4. S’il s’agit d’une éviction pour agrandissement, subdivision ou changement d’affectation, c’est au locataire d’ouvrir un dossier au TAL. Le propriétaire devra faire la preuve de ses intentions, plans et permis à l’appui, mais ces demandes sont très généralement acceptées par le TAL.

5. S’il s’agit de rénovations majeures, on ne parle pas d’une éviction, mais d’un déplacement temporaire du locataire. Il a le droit d’être compensé pour ses dépenses supplémentaires — déménagement, rebranchements, frais supplémentaires de loyer. Le locataire a également le droit de retourner dans son logement rénové au tarif fixé par son bail. Au renouvellement du bail, le propriétaire pourra demander une augmentation selon une formule de calcul fournie par le TAL aux propriétaires.
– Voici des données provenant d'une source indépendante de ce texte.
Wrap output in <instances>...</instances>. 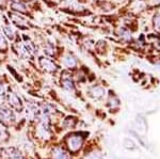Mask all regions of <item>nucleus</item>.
I'll use <instances>...</instances> for the list:
<instances>
[{
    "label": "nucleus",
    "mask_w": 160,
    "mask_h": 159,
    "mask_svg": "<svg viewBox=\"0 0 160 159\" xmlns=\"http://www.w3.org/2000/svg\"><path fill=\"white\" fill-rule=\"evenodd\" d=\"M82 143H83V139H82L80 136H72L68 140V145L69 150L73 151V152L78 151L79 148L81 147Z\"/></svg>",
    "instance_id": "1"
},
{
    "label": "nucleus",
    "mask_w": 160,
    "mask_h": 159,
    "mask_svg": "<svg viewBox=\"0 0 160 159\" xmlns=\"http://www.w3.org/2000/svg\"><path fill=\"white\" fill-rule=\"evenodd\" d=\"M0 120L4 123L14 122L15 120L14 113L10 109L6 108V107H0Z\"/></svg>",
    "instance_id": "2"
},
{
    "label": "nucleus",
    "mask_w": 160,
    "mask_h": 159,
    "mask_svg": "<svg viewBox=\"0 0 160 159\" xmlns=\"http://www.w3.org/2000/svg\"><path fill=\"white\" fill-rule=\"evenodd\" d=\"M40 63L41 66L44 68V70L48 71V72H55L57 66L55 65V63L52 61H50L49 59H46V58H41L40 59Z\"/></svg>",
    "instance_id": "3"
},
{
    "label": "nucleus",
    "mask_w": 160,
    "mask_h": 159,
    "mask_svg": "<svg viewBox=\"0 0 160 159\" xmlns=\"http://www.w3.org/2000/svg\"><path fill=\"white\" fill-rule=\"evenodd\" d=\"M9 104L16 110H22V102H20L19 97L17 95H15V94L11 93L9 95Z\"/></svg>",
    "instance_id": "4"
},
{
    "label": "nucleus",
    "mask_w": 160,
    "mask_h": 159,
    "mask_svg": "<svg viewBox=\"0 0 160 159\" xmlns=\"http://www.w3.org/2000/svg\"><path fill=\"white\" fill-rule=\"evenodd\" d=\"M10 7H11L13 10H15V11H18V12L26 11V6L22 1H19V0H13L11 3H10Z\"/></svg>",
    "instance_id": "5"
},
{
    "label": "nucleus",
    "mask_w": 160,
    "mask_h": 159,
    "mask_svg": "<svg viewBox=\"0 0 160 159\" xmlns=\"http://www.w3.org/2000/svg\"><path fill=\"white\" fill-rule=\"evenodd\" d=\"M62 84H63V87L65 88L66 90H68V91H73L74 89V84H73V81H72V79L69 78V77H64L63 80H62Z\"/></svg>",
    "instance_id": "6"
},
{
    "label": "nucleus",
    "mask_w": 160,
    "mask_h": 159,
    "mask_svg": "<svg viewBox=\"0 0 160 159\" xmlns=\"http://www.w3.org/2000/svg\"><path fill=\"white\" fill-rule=\"evenodd\" d=\"M64 64L68 67H74L76 65V60L73 57H71V56H66L65 59H64Z\"/></svg>",
    "instance_id": "7"
},
{
    "label": "nucleus",
    "mask_w": 160,
    "mask_h": 159,
    "mask_svg": "<svg viewBox=\"0 0 160 159\" xmlns=\"http://www.w3.org/2000/svg\"><path fill=\"white\" fill-rule=\"evenodd\" d=\"M55 158L56 159H68V156L66 155V153H64L61 150H57L55 153Z\"/></svg>",
    "instance_id": "8"
},
{
    "label": "nucleus",
    "mask_w": 160,
    "mask_h": 159,
    "mask_svg": "<svg viewBox=\"0 0 160 159\" xmlns=\"http://www.w3.org/2000/svg\"><path fill=\"white\" fill-rule=\"evenodd\" d=\"M4 33H6L7 37L9 38H13V37H14V31H13V29L11 27H9V26L4 27Z\"/></svg>",
    "instance_id": "9"
},
{
    "label": "nucleus",
    "mask_w": 160,
    "mask_h": 159,
    "mask_svg": "<svg viewBox=\"0 0 160 159\" xmlns=\"http://www.w3.org/2000/svg\"><path fill=\"white\" fill-rule=\"evenodd\" d=\"M12 159H24V158H22V156L20 155V153L15 152L14 154H12Z\"/></svg>",
    "instance_id": "10"
},
{
    "label": "nucleus",
    "mask_w": 160,
    "mask_h": 159,
    "mask_svg": "<svg viewBox=\"0 0 160 159\" xmlns=\"http://www.w3.org/2000/svg\"><path fill=\"white\" fill-rule=\"evenodd\" d=\"M4 45H6V41H4L3 37L0 34V47H2V46H4Z\"/></svg>",
    "instance_id": "11"
}]
</instances>
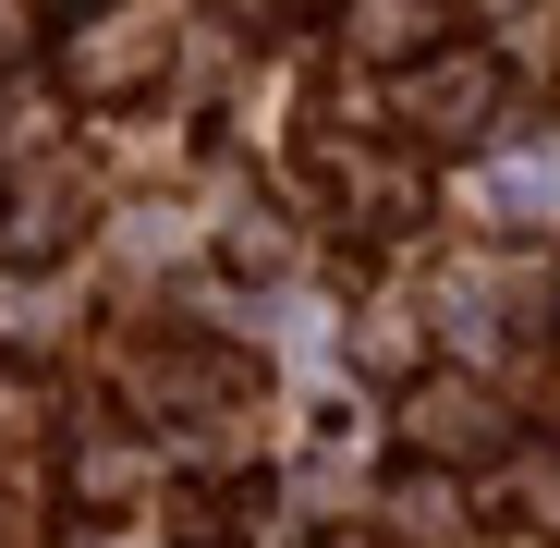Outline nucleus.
I'll return each mask as SVG.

Ce taux oscille autour de 2 % à 3 %, mais il a aussi été plus élevé étant de 3,5 % en 2015 et de 4,3 % en 2020.

6. Les locataires âgés, qui demeurent depuis plus de dix ans dans leur logement et ont un revenu modique, ne peuvent être évincés.

RECTIFICATIF
Dans la version originale de ce texte, nous indiquions que les hausses de loyers recommandées par le Tribunal administratif du logement (TAL) oscillaient généralement entre deux et trois pour cent par année. Or, dans les faits, ce taux a été plus élevé pour certaines années, notamment de 3,5 % en 2015 et de 4,3 % en 2020. Le TAL ne fixe pas le niveau des augmentations de loyer au Québec, mais fournit plutôt une formule de calcul aux propriétaires.
Le texte a aussi été modifié pour y préciser que c’est après 10 ans dans un logement que les locataires âgés à revenu modique ne peuvent être évincés.